▸ **Exercise**: Reproduce every record below exactly as written, but leave out any pictures.

Input records below:

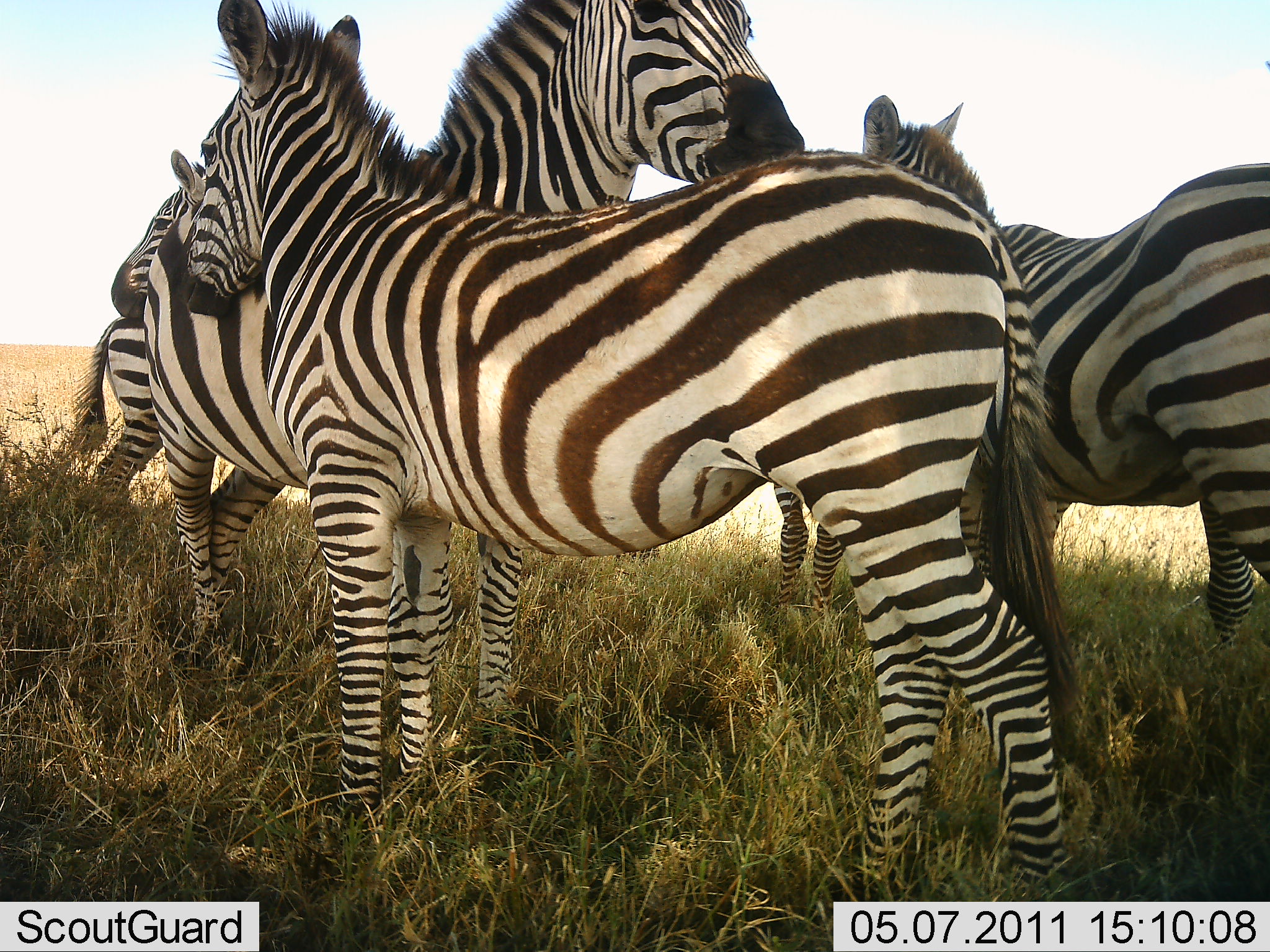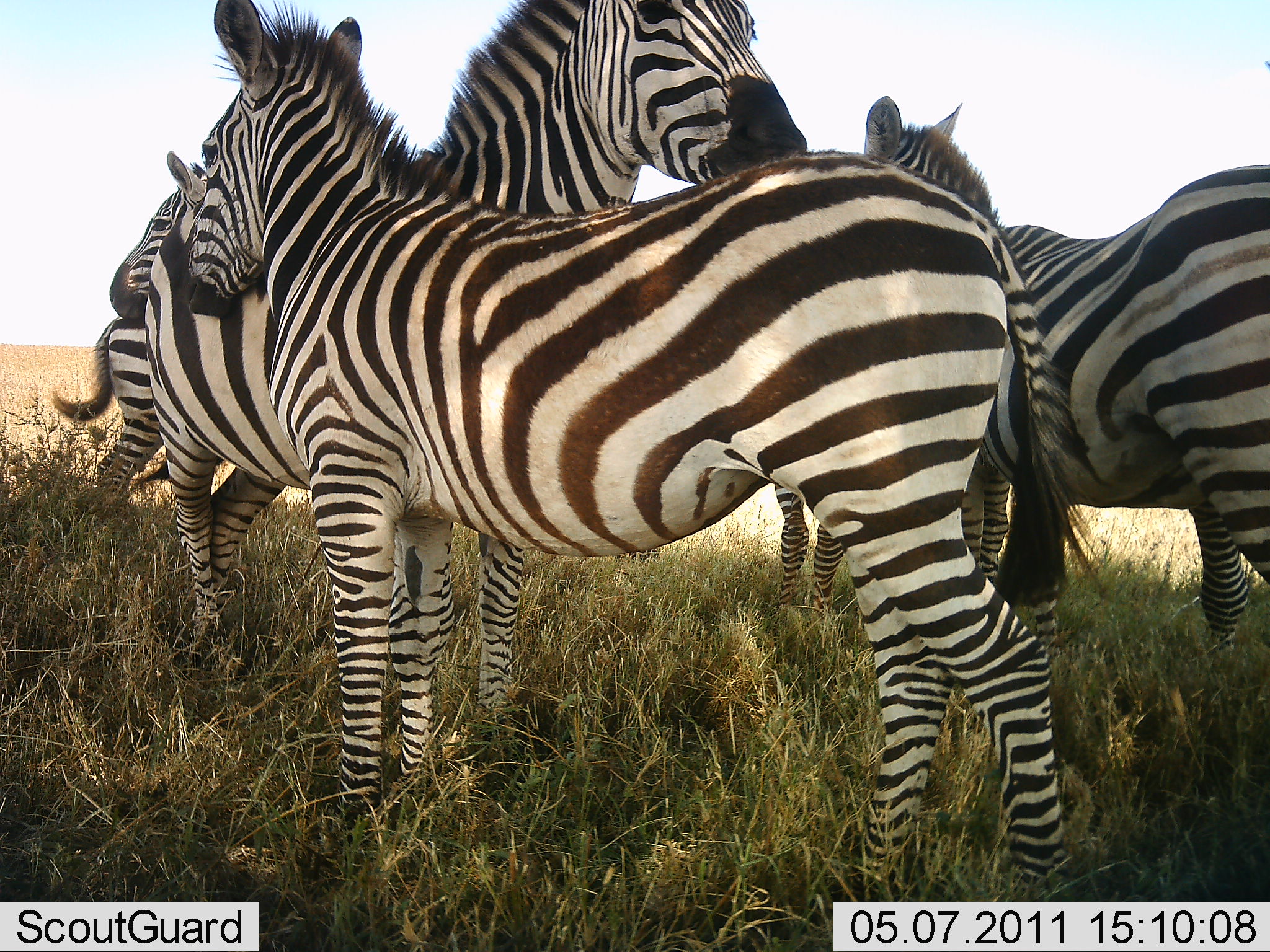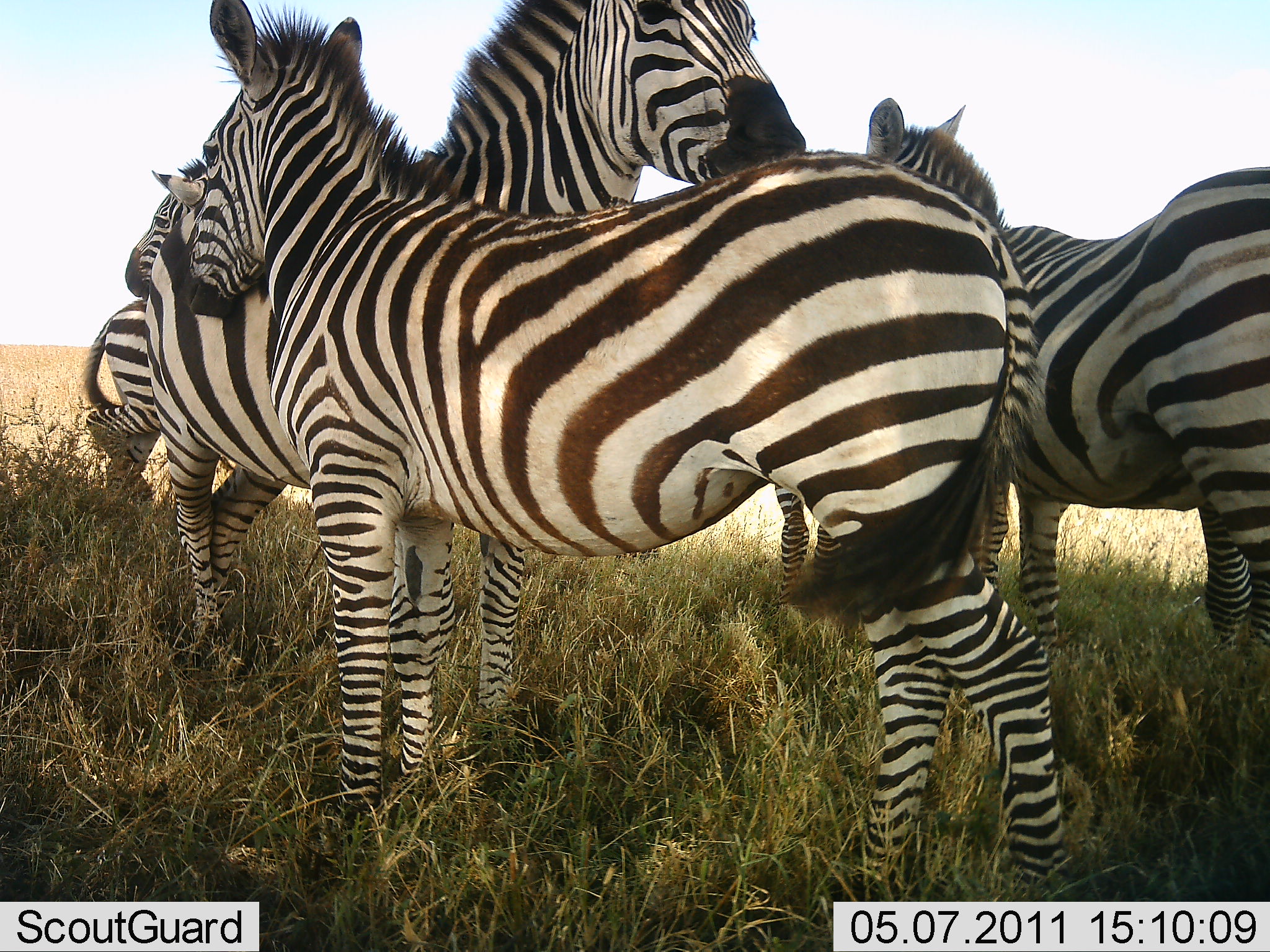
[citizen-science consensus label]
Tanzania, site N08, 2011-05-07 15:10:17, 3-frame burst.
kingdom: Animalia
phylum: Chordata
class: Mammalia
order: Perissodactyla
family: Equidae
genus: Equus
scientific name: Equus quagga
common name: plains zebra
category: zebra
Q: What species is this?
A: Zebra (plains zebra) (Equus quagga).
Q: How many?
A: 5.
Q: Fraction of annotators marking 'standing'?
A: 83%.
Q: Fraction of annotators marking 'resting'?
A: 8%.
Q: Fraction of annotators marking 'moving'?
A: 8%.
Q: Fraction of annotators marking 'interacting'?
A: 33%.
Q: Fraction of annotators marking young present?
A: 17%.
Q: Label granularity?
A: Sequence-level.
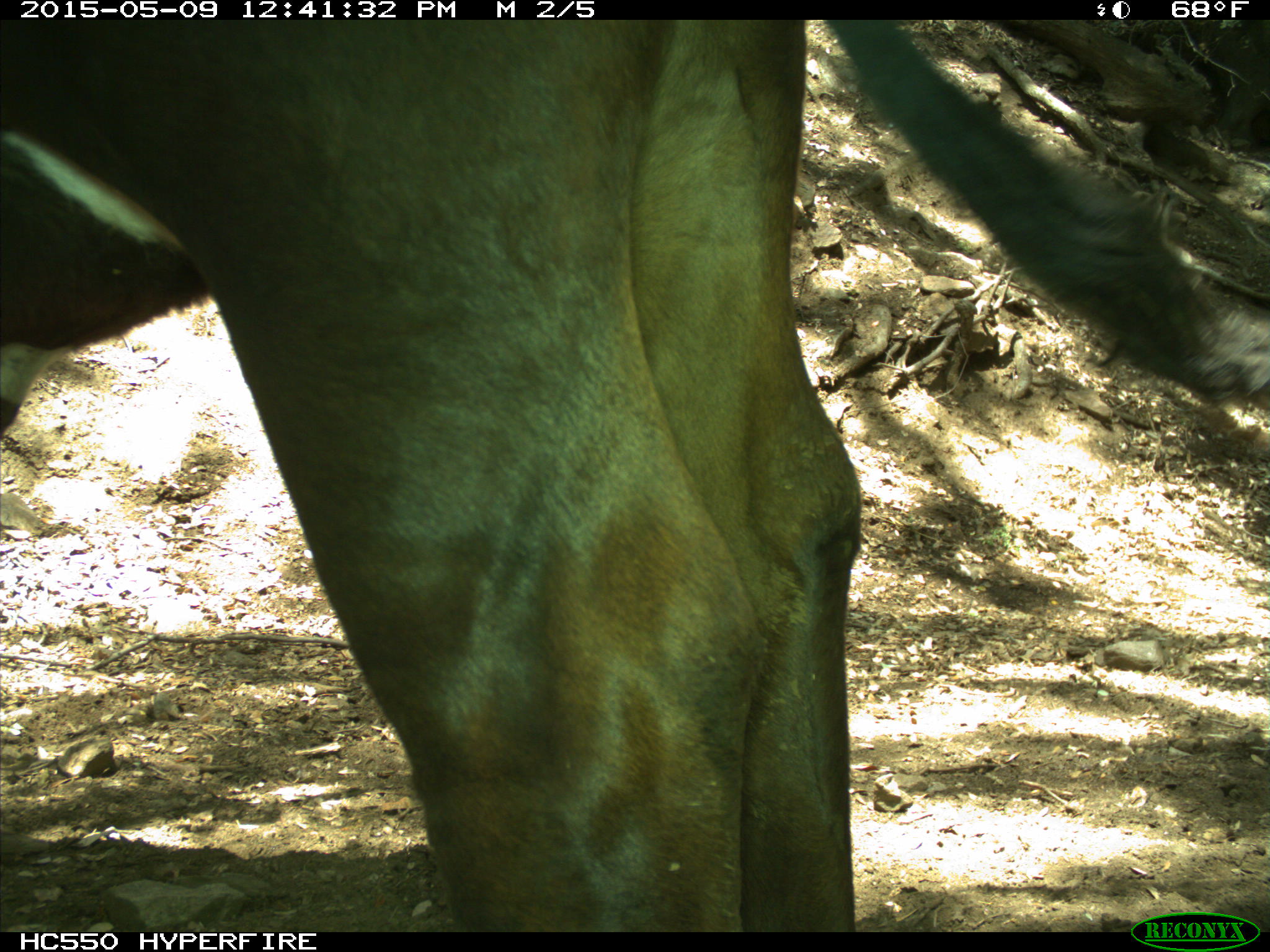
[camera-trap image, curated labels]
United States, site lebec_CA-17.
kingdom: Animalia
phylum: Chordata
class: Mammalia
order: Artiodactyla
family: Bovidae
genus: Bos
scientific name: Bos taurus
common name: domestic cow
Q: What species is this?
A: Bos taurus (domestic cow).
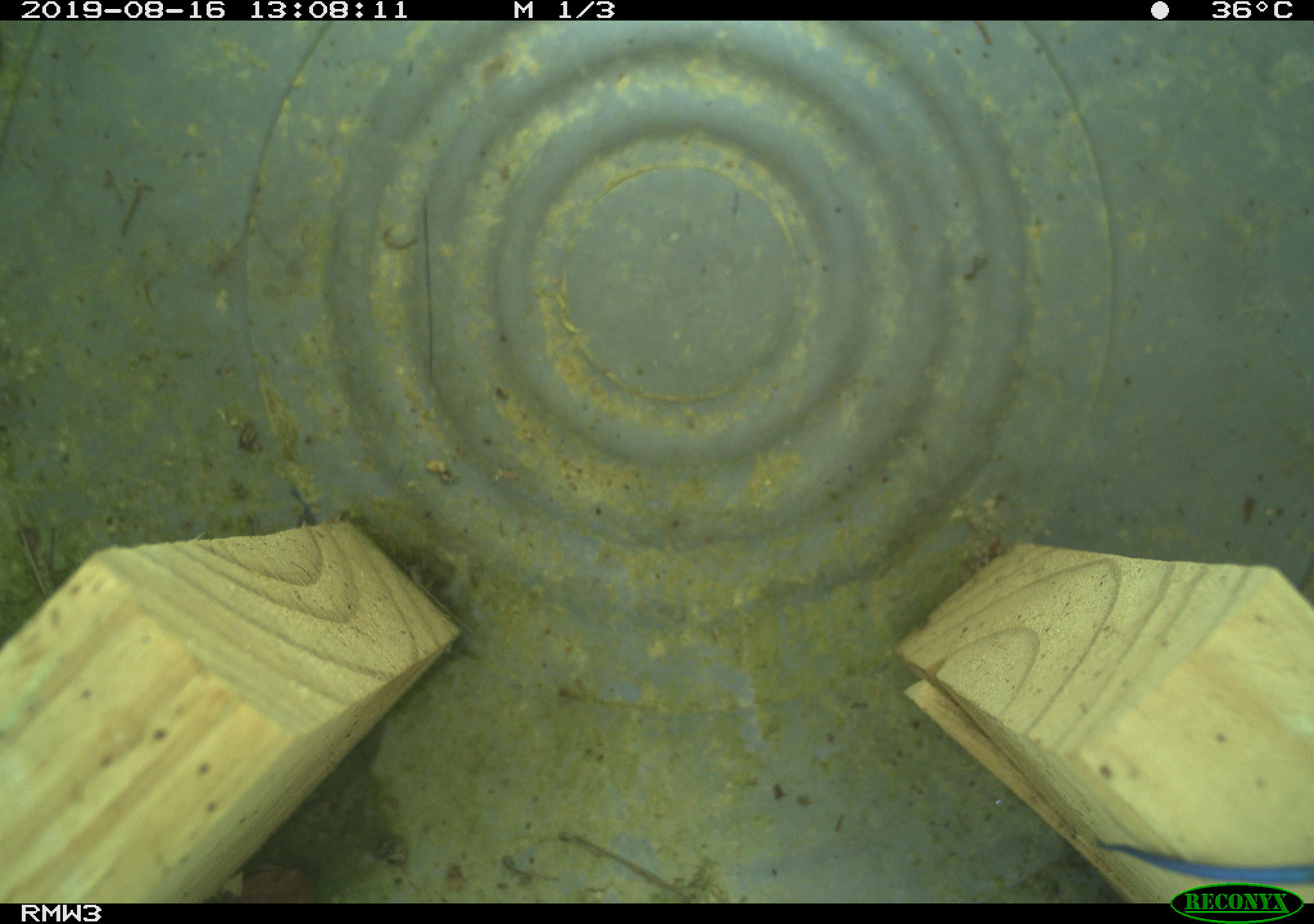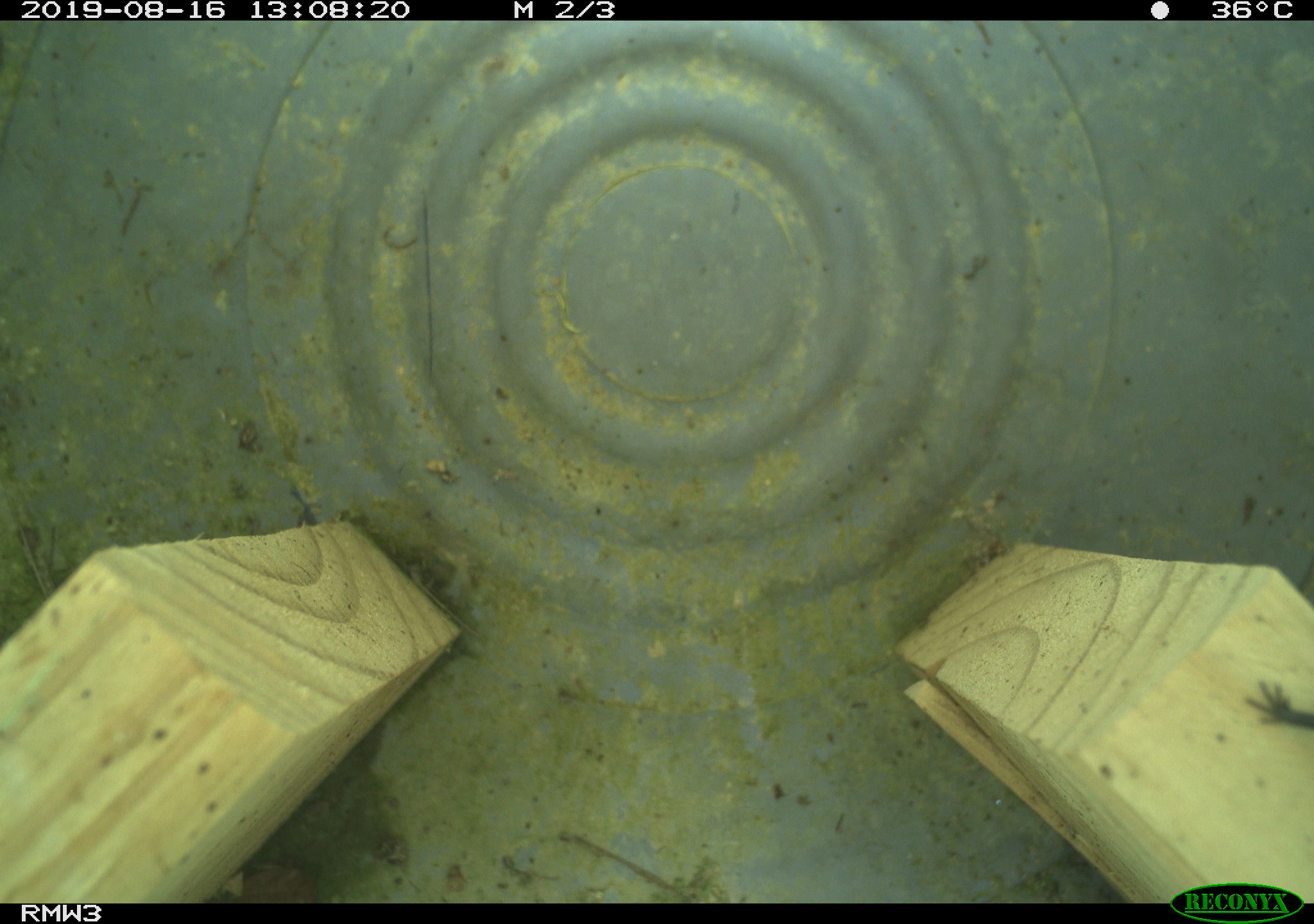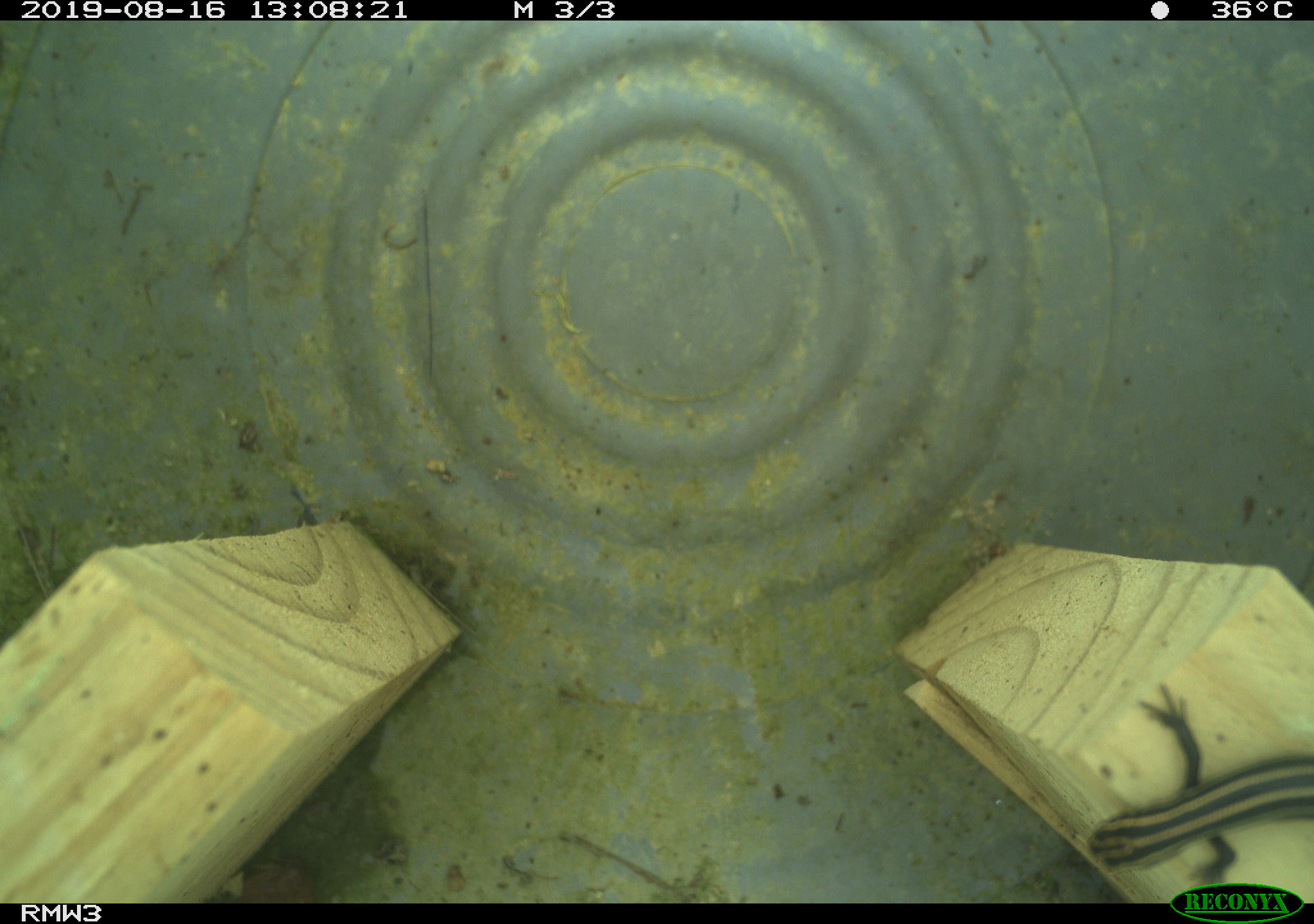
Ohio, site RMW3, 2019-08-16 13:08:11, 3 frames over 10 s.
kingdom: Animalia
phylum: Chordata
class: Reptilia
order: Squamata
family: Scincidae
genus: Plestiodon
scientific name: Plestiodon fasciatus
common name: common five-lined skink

End of Input records.

▸ **Response to this exercise**:
[citizen-science consensus label]
Tanzania, site N08, 2011-05-07 15:10:17, 3-frame burst.
kingdom: Animalia
phylum: Chordata
class: Mammalia
order: Perissodactyla
family: Equidae
genus: Equus
scientific name: Equus quagga
common name: plains zebra
category: zebra
Q: What species is this?
A: Zebra (plains zebra) (Equus quagga).
Q: How many?
A: 5.
Q: Fraction of annotators marking 'standing'?
A: 83%.
Q: Fraction of annotators marking 'resting'?
A: 8%.
Q: Fraction of annotators marking 'moving'?
A: 8%.
Q: Fraction of annotators marking 'interacting'?
A: 33%.
Q: Fraction of annotators marking young present?
A: 17%.
Q: Label granularity?
A: Sequence-level.
[camera-trap image, curated labels]
United States, site lebec_CA-17.
kingdom: Animalia
phylum: Chordata
class: Mammalia
order: Artiodactyla
family: Bovidae
genus: Bos
scientific name: Bos taurus
common name: domestic cow
Q: What species is this?
A: Bos taurus (domestic cow).
Ohio, site RMW3, 2019-08-16 13:08:11, 3 frames over 10 s.
kingdom: Animalia
phylum: Chordata
class: Reptilia
order: Squamata
family: Scincidae
genus: Plestiodon
scientific name: Plestiodon fasciatus
common name: common five-lined skink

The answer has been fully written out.